Quote all of the data exactly as given. Skip every picture it contains.

(Scene-based reasoning records)
══════════════════════════════

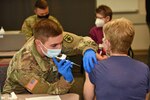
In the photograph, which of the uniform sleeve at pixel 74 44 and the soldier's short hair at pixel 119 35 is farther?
the uniform sleeve at pixel 74 44

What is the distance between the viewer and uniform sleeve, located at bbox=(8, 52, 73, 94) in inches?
76.2

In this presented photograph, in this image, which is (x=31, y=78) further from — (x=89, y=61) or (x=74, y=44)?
(x=74, y=44)

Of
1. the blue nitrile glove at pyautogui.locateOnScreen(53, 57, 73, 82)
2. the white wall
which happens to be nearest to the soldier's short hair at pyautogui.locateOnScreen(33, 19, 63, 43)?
the blue nitrile glove at pyautogui.locateOnScreen(53, 57, 73, 82)

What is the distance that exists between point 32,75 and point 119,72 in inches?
25.7

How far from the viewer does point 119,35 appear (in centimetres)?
163

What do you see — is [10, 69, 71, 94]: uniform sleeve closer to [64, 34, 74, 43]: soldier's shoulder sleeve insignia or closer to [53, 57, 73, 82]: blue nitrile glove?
[53, 57, 73, 82]: blue nitrile glove

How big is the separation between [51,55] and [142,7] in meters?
4.07

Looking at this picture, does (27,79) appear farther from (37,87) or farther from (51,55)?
(51,55)

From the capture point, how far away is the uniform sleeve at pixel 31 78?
1.94 meters

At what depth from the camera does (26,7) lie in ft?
15.9

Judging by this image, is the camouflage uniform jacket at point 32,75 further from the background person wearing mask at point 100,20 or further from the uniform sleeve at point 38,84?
the background person wearing mask at point 100,20

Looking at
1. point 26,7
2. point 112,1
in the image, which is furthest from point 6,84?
point 112,1

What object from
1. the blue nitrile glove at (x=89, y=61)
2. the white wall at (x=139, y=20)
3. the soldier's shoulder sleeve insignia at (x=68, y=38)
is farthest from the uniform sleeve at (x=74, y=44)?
the white wall at (x=139, y=20)

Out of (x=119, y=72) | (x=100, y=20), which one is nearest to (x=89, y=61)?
(x=119, y=72)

══════════════════════════════

◆ **OUTPUT OF THE TASK**
In the photograph, which of the uniform sleeve at pixel 74 44 and the soldier's short hair at pixel 119 35 is farther?
the uniform sleeve at pixel 74 44

What is the distance between the viewer and uniform sleeve, located at bbox=(8, 52, 73, 94) in inches?
76.2

In this presented photograph, in this image, which is (x=31, y=78) further from — (x=89, y=61) or (x=74, y=44)?
(x=74, y=44)

Of
1. the blue nitrile glove at pyautogui.locateOnScreen(53, 57, 73, 82)
2. the white wall
which happens to be nearest to the soldier's short hair at pyautogui.locateOnScreen(33, 19, 63, 43)?
the blue nitrile glove at pyautogui.locateOnScreen(53, 57, 73, 82)

What is the distance that exists between point 32,75 and point 119,72 in inches?
25.7

How far from the viewer does point 119,35 appear (in centimetres)?
163

What do you see — is [10, 69, 71, 94]: uniform sleeve closer to [64, 34, 74, 43]: soldier's shoulder sleeve insignia or closer to [53, 57, 73, 82]: blue nitrile glove?
[53, 57, 73, 82]: blue nitrile glove

How big is the separation between [51,55] and [142,7] in meters?
4.07

Looking at this picture, does (27,79) appear farther from (37,87) or farther from (51,55)?
(51,55)

From the capture point, how far away is the uniform sleeve at pixel 31 78?
1.94 meters

At what depth from the camera does (26,7) lie in ft?
15.9

Judging by this image, is the camouflage uniform jacket at point 32,75 further from the background person wearing mask at point 100,20 or further from the uniform sleeve at point 38,84?
the background person wearing mask at point 100,20

Looking at
1. point 26,7
2. point 112,1
in the image, which is furthest from point 6,84?
point 112,1

What object from
1. the blue nitrile glove at (x=89, y=61)
2. the white wall at (x=139, y=20)
3. the soldier's shoulder sleeve insignia at (x=68, y=38)
is farthest from the uniform sleeve at (x=74, y=44)?
the white wall at (x=139, y=20)

Out of (x=119, y=72) | (x=100, y=20), which one is nearest to (x=89, y=61)?
(x=119, y=72)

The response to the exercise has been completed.